Lines to return, exactly: from the line with "family: Bovidae" to the line with "Label granularity: sequence-level." in the entries below, both included.

[Stored items]

· · · · · · ·

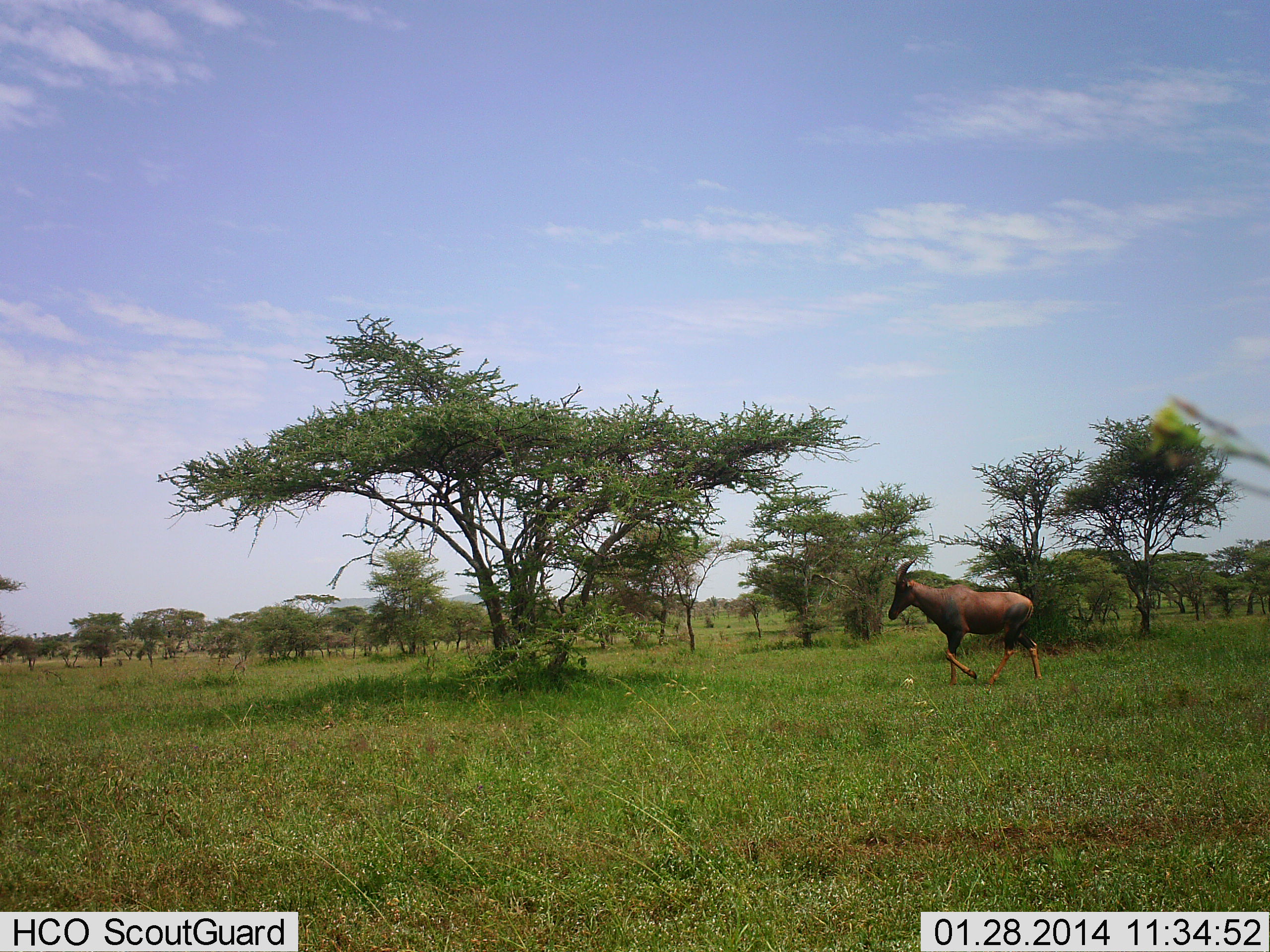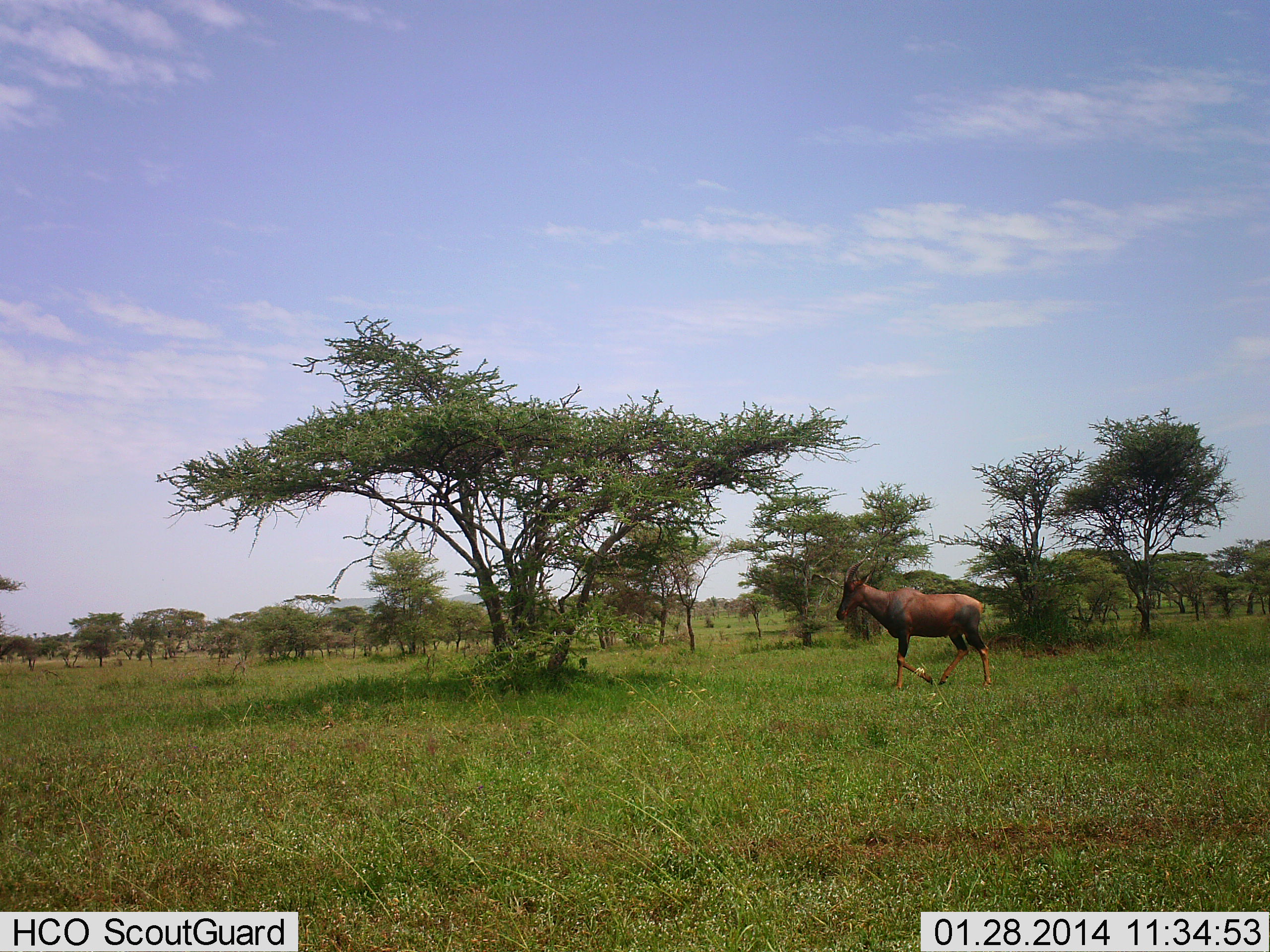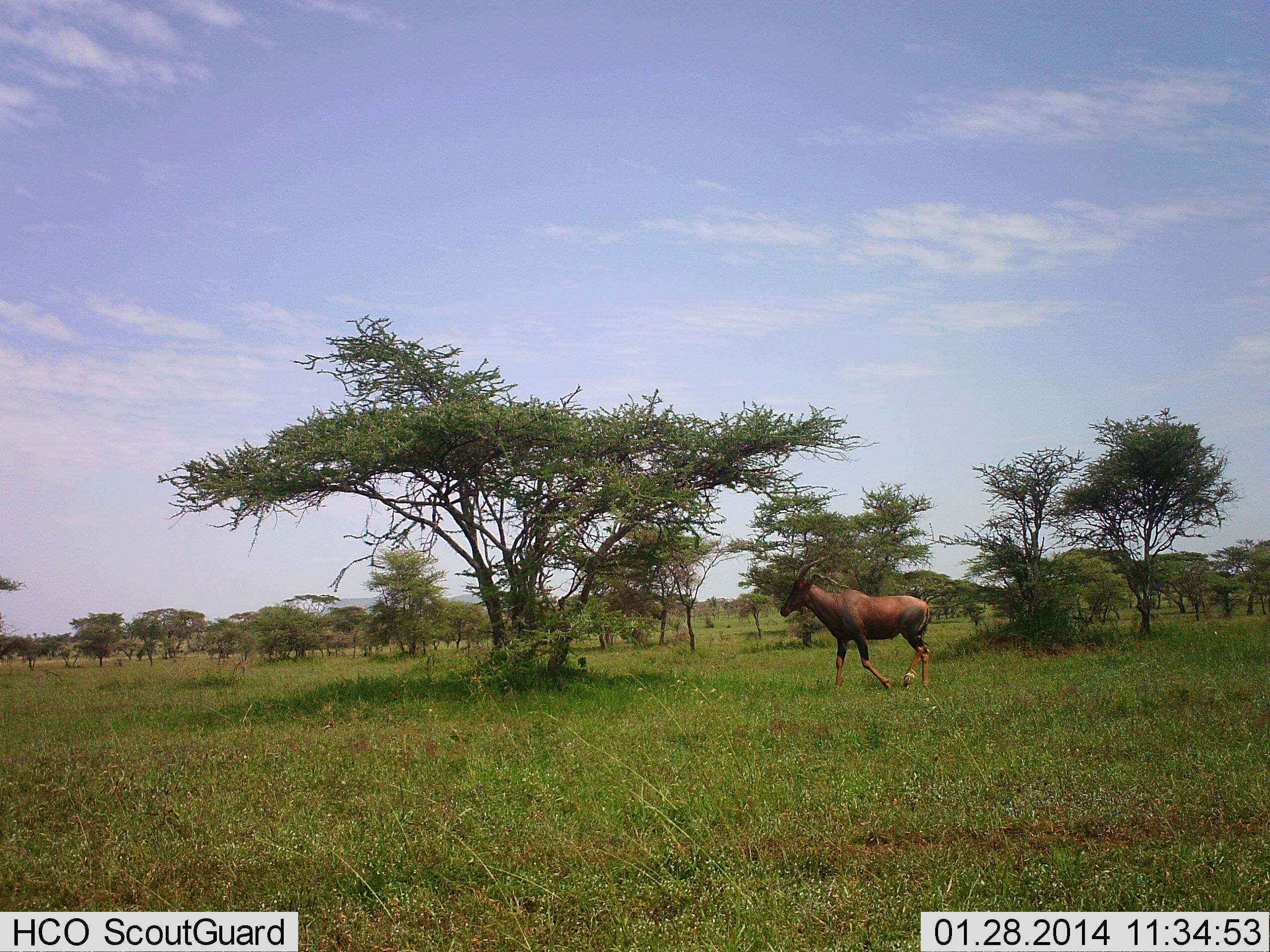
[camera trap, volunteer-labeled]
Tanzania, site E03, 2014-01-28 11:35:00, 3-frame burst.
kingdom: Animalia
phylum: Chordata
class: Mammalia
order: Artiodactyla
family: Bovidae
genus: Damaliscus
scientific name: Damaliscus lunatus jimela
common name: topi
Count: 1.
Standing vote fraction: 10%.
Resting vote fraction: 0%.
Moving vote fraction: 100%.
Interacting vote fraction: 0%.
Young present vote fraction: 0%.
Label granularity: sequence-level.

· · · · · · ·

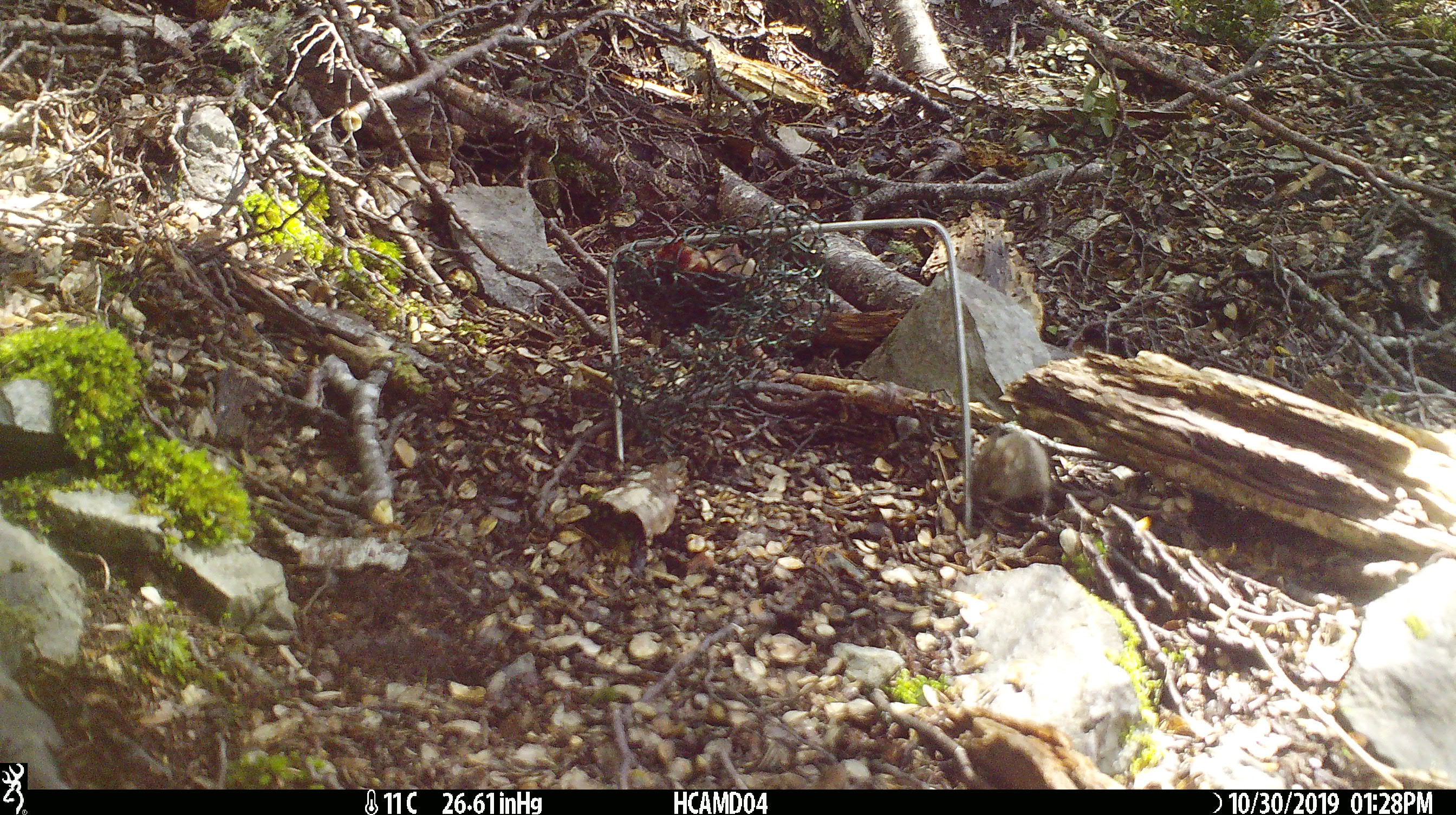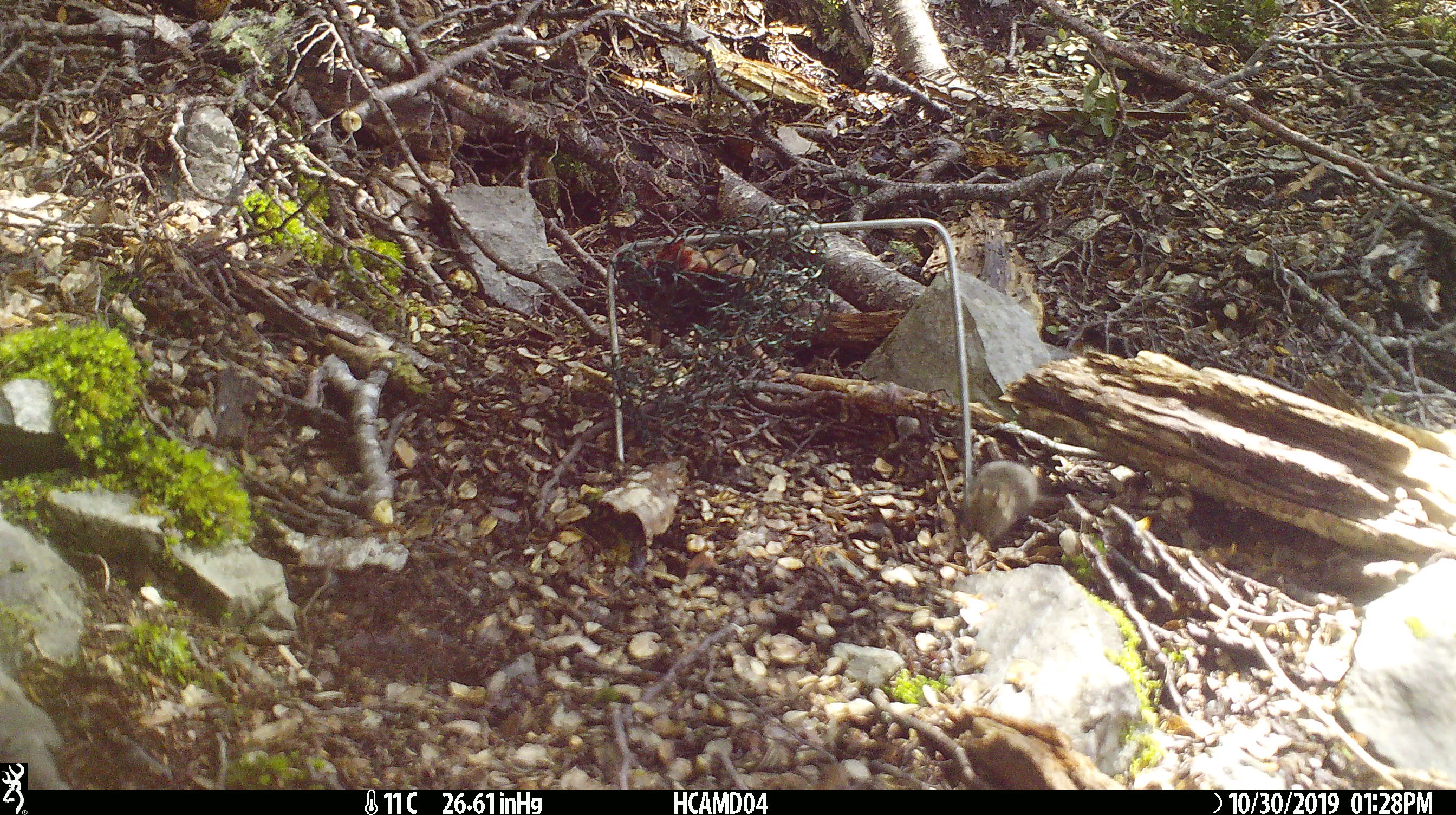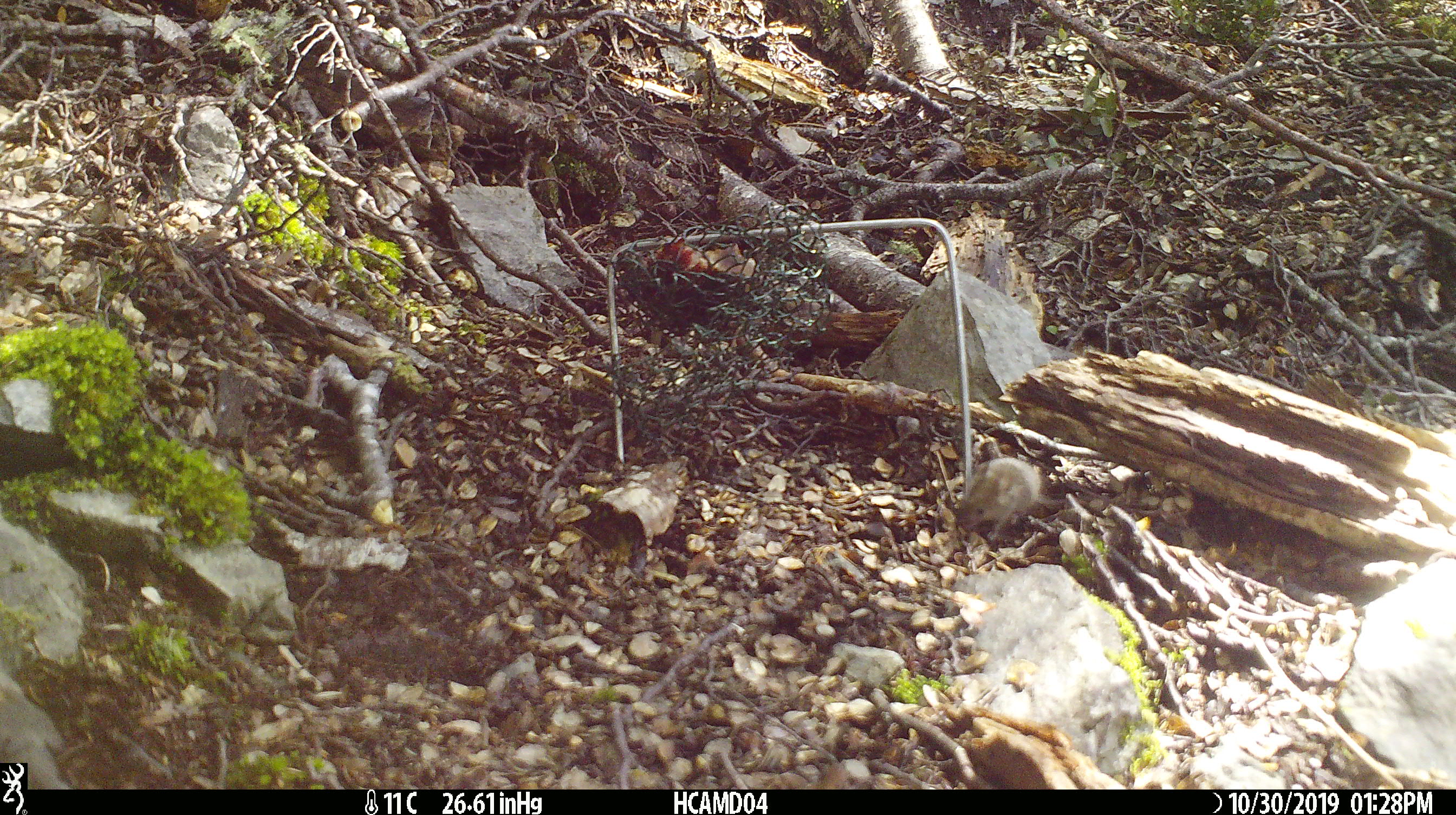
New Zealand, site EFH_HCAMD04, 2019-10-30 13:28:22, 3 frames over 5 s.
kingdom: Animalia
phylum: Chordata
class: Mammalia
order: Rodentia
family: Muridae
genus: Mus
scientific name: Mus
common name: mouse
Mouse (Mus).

· · · · · · ·

Final answer –
family: Bovidae
genus: Damaliscus
scientific name: Damaliscus lunatus jimela
common name: topi
Count: 1.
Standing vote fraction: 10%.
Resting vote fraction: 0%.
Moving vote fraction: 100%.
Interacting vote fraction: 0%.
Young present vote fraction: 0%.
Label granularity: sequence-level.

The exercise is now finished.